The equity markets in Europe are mixed in afternoon action after paring early gains that came from the strong rebound in the US on the Federal Reserve’s pledge to keep rates low through at least 2013. However Italian banking shares are lower to weigh on the markets across the pond despite the nation’s successful bond auction that showed a decline in yields that it will have to pay, due to the recent bond purchases by the European Central Bank. Meanwhile, some equity news is helping support European stocks, with shares of
Nestle SA (NSRGY $64) gaining ground after the world’s largest food company, per Bloomberg, offered an upbeat revenue outlook, while Standard Life Plc. (SLFPY $11) is surging after the insurer posted better-than-expected profits. In central bank news, the Swiss National Bank announced that it will “significantly increase” the supply of liquidity to the financial markets, per Bloomberg, to try to combat a “massive overvaluation” of its currency, which has surged recently amid the volatility in the global markets, culminating with yesterday’s sharp advance after the Fed’s statement. Moreover, Bank of England (BoE) Governor King noted that headwinds facing the UK economy are intensifying “by the day” and officials can expand stimulus if the outlook for growth deteriorates further, per Bloomberg. The comments came as the BoE released its quarterly inflation report that showed easing inflationary pressures.

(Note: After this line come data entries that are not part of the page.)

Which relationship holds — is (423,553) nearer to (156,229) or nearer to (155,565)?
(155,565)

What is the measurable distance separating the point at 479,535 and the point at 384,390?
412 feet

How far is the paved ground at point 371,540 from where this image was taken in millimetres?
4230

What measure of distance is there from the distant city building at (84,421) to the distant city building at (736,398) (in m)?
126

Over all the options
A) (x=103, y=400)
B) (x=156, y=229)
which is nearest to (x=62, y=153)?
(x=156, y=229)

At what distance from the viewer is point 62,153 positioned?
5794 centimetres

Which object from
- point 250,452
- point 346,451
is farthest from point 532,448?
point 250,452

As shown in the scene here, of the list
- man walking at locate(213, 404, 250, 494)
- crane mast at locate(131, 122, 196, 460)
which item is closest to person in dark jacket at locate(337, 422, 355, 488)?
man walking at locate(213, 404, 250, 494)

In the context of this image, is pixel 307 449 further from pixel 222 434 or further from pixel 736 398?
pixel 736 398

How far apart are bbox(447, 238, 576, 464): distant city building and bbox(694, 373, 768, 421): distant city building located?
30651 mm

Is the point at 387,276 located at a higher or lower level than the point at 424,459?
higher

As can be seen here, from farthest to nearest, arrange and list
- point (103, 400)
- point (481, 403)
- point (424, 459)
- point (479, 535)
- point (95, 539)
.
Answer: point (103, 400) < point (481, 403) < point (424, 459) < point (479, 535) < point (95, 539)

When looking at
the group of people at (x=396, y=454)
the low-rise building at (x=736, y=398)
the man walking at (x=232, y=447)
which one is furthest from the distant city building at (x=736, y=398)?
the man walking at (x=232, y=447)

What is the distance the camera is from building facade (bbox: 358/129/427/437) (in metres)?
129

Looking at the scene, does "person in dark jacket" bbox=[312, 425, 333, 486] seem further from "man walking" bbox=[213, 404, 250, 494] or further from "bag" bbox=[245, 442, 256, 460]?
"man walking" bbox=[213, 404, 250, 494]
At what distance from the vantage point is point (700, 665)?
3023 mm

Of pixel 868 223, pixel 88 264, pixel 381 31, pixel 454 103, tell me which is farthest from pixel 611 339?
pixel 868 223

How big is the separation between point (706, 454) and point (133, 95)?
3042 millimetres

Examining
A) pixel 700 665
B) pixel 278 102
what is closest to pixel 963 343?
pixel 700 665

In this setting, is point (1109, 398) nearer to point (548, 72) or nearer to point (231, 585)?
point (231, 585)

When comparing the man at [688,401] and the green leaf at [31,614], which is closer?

In other inflation news, Germany’s consumer prices were left unrevised at a 0.4% m/m increase for July, and a 2.4% gain compared to last year. Finally, French industrial and manufacturing production both showed larger-than-expected declines m/m in June.


The UK FTSE 100 Index is 0.4% higher, France’s CAC-40 Index is down 0.7%, Germany’s DAX Index is gaining 1.0%, and Italy’s FTSE MIB Index is falling 1.9%.


US rebound helps stop the bleeding in Asia

Stocks in Asia finished broadly higher, snapping a string of large losses on the heels of the steep advance in the US after the Fed pledged to keep interest rates low for at least two years. Japan’s Nikkei 225 Index rose 1.1% aided by some bargain hunting in the tech sector, led by a surge in shares of
Gree Inc. (GREZF $24) after the social networking service company posted stronger-than-expected results. Also, Australia’s S&P/ASX 200 Index jumped 2.6% amid the broad-based gains, led by mining issues, along with retailers, aided by a sharp advance in shares of Harvey Norman after the company posted a smaller-than-anticipated decline in same-store sales. Meanwhile, stocks in China registered gains, paced by the Hong Kong Hang Seng Index, which rose 2.3%, with shares of HSBC one of the best performers supported by its announcement that it has sold its US credit-card business to Capital One Financial Corp. Moreover, China’s Shanghai Composite Index gained 0.9%, following a report that showed the nation’s trade surplus expanded by a larger amount than forecasted, with exports and imports both rising more than economists estimated.

However, South Korea’s Kospi Index underperformed, advancing 0.3%, with shares of
Samsung Electronics Co. Ltd. (SSNLF $800) failing to gain ground after the announcement that Apple Inc. (AAPL $374) won a temporary injunction that could stop sales of its tablet computer in most European Union countries. Samsung said it will file its opposition in the Dusseldorf Regional Court, and will “take all necessary measures” to ensure that its mobile devices are available for customers in Europe.